Dans les années 1840, la société s’intéresse de plus en plus à l’enfant en tant qu’individu. Les peintres suivent ce mouvement et multiplient les scènes de genre enfantines. Leurs nombreuses compositions permettent de distinguer des réalités géographiques et sociales contrastées. Si l’enfant des villes tire profit des avancées sociales mais perd la tendresse d’une mère obligée de travailler, la situation de celui qui vit en zone rurale est très différente, puisqu’il bénéficie encore de l’attention maternelle que les artistes se plaisent alors à évoquer. L’entrée au collègue des uns et des autres, moment de rupture familiale, leur permet cependant de gagner en autonomie, et de s’intégrer dans une société en pleine transformation.

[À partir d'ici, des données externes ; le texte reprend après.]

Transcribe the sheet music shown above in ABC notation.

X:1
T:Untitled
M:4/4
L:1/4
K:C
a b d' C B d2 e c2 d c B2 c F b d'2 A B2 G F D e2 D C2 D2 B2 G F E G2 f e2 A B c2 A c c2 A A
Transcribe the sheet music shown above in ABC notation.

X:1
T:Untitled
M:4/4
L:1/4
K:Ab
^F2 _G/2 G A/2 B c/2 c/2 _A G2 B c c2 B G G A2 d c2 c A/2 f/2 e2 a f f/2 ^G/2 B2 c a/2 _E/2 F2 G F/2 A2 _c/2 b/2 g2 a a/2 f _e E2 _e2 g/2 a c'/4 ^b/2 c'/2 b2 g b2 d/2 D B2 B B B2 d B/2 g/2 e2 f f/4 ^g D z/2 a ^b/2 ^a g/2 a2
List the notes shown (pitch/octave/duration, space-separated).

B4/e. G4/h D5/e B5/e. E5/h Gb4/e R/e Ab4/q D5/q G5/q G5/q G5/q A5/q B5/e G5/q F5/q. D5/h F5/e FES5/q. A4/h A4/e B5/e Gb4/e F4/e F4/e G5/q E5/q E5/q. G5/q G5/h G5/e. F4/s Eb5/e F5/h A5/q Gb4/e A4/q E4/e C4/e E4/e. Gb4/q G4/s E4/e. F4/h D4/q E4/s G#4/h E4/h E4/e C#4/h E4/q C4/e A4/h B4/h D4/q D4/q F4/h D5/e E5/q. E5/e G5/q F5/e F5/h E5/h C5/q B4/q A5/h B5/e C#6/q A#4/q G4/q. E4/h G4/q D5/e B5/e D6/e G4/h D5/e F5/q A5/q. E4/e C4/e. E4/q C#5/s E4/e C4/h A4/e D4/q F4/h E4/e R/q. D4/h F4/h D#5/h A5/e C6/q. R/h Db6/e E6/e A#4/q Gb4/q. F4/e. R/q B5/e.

Section 6. 1870-1900 : Enfances contrastées

Les impressionnistes nous font pénétrer dans l’intimité de leur cercle familial. Si l’étude reste un sujet important, c’est par le prisme du jeu que ces artistes représentent les enfants. Berthe Morisot, avec ses Pâtés de sable, ou encore Claude Monet, qui peint sa famille dans son jardin d’Argenteuil, donnent à voir une enfance idéalisée. Témoins de moments complices, ces œuvres au récit anecdotique témoignent d’une évolution des moeurs. Elles contribuent à diffuser une image moderne de la famille en montrant l’implication grandissante des parents dans la vie de leurs enfants. Gaieté, insouciance et plaisirs s’entremêlent dans un cadre bourgeois et privilégié où les enfants tiennent le rôle principal. Cette vision souvent enjolivée contraste violemment avec celle d’artistes tels que Jules Bastien-Lepage ou Fernand Pelez. Soucieux d’exposer les méfaits de la société contemporaine, ils font des laissés-pour-compte de l’urbanisation triomphante leurs nouveaux héros. Ces artistes montrent les conditions de vie précaires des gamins des rues, qui exercent de petits métiers pour subvenir à leurs besoins.


Section 7. A l’aube du XXe siècle : le dessin d’enfant et les avant-gardes

Le dessin d’enfant à l’aube du XXe siècle
Cette vitrine présente des dessins d’enfants. Griffonnages datant de la prime jeunesse d’artistes reconnus, comme Maurice Denis et Jean Lurçat, ou dessins griffonnés par les rejetons de peintres tels Monet et Pissarro, ces crayonnages exécutés dans un cadre strictement familial suscitent, à l’aube du XXe siècle, un intérêt nouveau. Dans les milieux officiels, plusieurs expositions sont consacrées à la création enfantine. En 1901-1902, un concours de dessin organisé au Petit Palais présente « L’état des rêves de l’enfant et la qualité de sa vision ». En 1909, il est mis à l’honneur dans le cadre du prestigieux Salon d’automne, puis fait l’objet, en juin 1914, d’une exposition dans la galerie d’art contemporain, chez Malpel, à Paris. Les dessins les plus libres, c’est-à-dire ceux qui sont exécutés hors du cadre scolaire, où l’enseignement du dessin est obligatoire depuis 1882, marquent particulièrement les avant-gardes en quête d’un vocabulaire artistique nouveau.

A l’aube du XXe siècle : le dessin d’enfant et les avant-gardes
Au début du XXe siècle, les avant-gardes se tournent vers des sources inédites pour forger les fondements d’une peinture nouvelle. Au même titre qu’elles regardent les arts primitifs, elles s’intéressent au dessin d’enfant. Les artistes entrevoient dans les crayonnages des plus jeunes l’art à son origine, autrement dit l’enfance de l’art. Naïveté, gaucherie, simplicité des formes, lignes maladroites témoigneraient d’une création originelle, encore vierge d’influences extérieures. Certains d’entre eux gardent la trace de cette création primordiale et conservent leurs premiers griffonnages, tels Maurice Denis et Jean Lurçat. Bientôt, Matisse et Picasso trouvent dans l’oeuvre des tout-petits les éléments d’un vocabulaire renouvelé qu’ils interprètent librement. Commentant, en 1945, une exposition de dessins d’enfants, Picasso résume – non sans provocation – les enjeux de sa démarche. « Quand j’avais leur âge, je dessinais comme Raphaël, mais il m’a fallu toute une vie pour apprendre à dessiner comme eux. ». Le Peintre et l’enfant, qu’il réalise en 1969, reste fidèle à cette idée.